▶ [What you should do] Repeat only the lines from the one holding "Which object of" down to the last line of the listing below, including both of those lines.

▶ [Records excerpted from a collection]

——————

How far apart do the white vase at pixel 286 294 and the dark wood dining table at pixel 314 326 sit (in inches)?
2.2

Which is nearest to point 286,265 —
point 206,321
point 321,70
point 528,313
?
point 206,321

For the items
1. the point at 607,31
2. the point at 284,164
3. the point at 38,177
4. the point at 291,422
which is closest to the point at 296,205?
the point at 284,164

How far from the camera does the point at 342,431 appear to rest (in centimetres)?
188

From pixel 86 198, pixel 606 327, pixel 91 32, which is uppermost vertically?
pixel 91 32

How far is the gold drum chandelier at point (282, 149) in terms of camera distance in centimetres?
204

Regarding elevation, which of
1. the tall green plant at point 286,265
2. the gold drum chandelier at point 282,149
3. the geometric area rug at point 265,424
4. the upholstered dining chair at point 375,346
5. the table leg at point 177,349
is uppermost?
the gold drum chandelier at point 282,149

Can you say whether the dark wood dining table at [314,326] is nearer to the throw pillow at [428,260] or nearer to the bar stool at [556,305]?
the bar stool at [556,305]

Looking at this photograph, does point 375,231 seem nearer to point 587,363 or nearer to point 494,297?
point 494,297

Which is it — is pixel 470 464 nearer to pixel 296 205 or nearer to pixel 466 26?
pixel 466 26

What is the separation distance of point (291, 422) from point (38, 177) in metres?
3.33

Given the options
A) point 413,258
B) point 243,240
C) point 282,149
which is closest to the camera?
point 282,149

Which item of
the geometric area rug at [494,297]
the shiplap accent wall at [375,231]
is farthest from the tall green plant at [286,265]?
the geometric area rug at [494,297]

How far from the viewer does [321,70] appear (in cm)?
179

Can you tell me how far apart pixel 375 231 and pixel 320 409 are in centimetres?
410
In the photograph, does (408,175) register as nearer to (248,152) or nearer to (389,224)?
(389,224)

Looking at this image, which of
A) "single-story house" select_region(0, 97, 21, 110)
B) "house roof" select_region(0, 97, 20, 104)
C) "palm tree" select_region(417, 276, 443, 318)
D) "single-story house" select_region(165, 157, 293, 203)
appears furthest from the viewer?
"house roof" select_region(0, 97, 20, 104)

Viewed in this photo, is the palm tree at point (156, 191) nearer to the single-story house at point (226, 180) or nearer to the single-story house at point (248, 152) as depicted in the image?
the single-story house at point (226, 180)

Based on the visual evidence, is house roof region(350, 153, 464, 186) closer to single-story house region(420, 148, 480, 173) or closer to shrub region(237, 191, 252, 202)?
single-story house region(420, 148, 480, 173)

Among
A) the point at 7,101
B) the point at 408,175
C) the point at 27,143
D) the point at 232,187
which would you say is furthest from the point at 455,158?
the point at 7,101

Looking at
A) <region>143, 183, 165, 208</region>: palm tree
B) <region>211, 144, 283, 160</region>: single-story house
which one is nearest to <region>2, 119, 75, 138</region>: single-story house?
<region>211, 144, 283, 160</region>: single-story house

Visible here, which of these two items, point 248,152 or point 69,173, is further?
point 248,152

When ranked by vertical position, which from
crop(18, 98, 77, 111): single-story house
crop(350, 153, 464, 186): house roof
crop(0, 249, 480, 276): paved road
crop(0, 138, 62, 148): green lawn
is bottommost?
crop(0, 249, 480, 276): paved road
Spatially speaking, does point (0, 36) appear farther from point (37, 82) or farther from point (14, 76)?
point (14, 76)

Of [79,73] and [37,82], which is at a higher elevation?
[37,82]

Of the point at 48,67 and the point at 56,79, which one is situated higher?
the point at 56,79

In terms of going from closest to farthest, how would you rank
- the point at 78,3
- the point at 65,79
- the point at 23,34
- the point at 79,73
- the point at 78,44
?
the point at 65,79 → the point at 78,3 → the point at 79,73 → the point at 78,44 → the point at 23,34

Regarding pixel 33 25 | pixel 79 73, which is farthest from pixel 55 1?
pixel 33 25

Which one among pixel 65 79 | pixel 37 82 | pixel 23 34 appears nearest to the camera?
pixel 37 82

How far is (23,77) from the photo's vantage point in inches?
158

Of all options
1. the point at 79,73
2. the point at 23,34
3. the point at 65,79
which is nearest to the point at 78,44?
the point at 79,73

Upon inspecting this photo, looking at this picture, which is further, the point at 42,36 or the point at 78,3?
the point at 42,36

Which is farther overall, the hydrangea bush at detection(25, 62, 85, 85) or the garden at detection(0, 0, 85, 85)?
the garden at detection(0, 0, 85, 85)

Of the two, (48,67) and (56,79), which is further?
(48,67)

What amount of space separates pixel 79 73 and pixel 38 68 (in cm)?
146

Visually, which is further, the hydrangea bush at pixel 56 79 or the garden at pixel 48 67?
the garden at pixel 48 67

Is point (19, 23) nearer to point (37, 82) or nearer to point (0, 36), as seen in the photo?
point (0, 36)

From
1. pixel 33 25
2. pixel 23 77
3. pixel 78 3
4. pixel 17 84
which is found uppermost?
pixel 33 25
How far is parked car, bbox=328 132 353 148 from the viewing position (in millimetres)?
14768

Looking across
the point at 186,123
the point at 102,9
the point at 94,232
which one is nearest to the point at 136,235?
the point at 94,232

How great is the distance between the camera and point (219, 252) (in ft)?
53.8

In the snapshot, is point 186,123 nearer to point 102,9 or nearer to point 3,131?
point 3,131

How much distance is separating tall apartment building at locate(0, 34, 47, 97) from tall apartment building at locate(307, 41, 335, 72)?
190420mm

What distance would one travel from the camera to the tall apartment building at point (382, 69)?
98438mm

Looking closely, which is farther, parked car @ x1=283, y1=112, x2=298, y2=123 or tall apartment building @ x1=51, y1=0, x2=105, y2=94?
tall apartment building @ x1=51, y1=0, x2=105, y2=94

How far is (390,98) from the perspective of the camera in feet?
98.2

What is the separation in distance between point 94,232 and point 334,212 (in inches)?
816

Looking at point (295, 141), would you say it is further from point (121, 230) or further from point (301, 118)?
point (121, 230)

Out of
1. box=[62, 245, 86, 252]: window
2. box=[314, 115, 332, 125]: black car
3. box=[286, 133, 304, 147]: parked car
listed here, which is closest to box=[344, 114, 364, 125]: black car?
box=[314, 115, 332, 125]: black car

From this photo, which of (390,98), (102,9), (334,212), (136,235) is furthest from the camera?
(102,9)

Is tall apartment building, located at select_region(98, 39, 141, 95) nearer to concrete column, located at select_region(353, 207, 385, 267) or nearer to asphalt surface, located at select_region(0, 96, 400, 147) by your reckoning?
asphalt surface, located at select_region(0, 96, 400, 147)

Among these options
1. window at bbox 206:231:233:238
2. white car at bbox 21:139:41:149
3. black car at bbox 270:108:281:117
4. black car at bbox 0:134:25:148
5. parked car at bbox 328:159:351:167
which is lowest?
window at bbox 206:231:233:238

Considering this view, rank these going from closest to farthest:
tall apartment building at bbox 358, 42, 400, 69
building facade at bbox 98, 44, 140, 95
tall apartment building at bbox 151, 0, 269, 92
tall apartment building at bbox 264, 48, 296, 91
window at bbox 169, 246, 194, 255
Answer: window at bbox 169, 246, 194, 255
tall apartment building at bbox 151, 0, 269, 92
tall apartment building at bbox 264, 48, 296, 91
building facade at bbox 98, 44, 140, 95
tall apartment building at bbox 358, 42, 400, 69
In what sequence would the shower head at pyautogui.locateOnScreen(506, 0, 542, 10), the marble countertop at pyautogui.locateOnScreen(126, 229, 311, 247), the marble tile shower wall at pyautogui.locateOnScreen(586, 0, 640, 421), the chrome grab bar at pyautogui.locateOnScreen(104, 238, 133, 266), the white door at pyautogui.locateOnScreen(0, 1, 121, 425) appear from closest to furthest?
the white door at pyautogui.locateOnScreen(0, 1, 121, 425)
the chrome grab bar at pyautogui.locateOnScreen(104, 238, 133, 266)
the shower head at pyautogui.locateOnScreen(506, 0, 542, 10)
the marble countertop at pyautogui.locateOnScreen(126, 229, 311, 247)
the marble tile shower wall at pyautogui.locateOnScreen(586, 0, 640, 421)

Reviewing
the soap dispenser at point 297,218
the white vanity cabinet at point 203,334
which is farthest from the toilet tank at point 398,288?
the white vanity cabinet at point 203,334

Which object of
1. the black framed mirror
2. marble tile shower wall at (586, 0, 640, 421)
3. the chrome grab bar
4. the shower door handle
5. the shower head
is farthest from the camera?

——————

▶ [Response for this exercise]
Which object of
1. the black framed mirror
2. marble tile shower wall at (586, 0, 640, 421)
3. the chrome grab bar
4. the shower door handle
5. the shower head
is farthest from the camera?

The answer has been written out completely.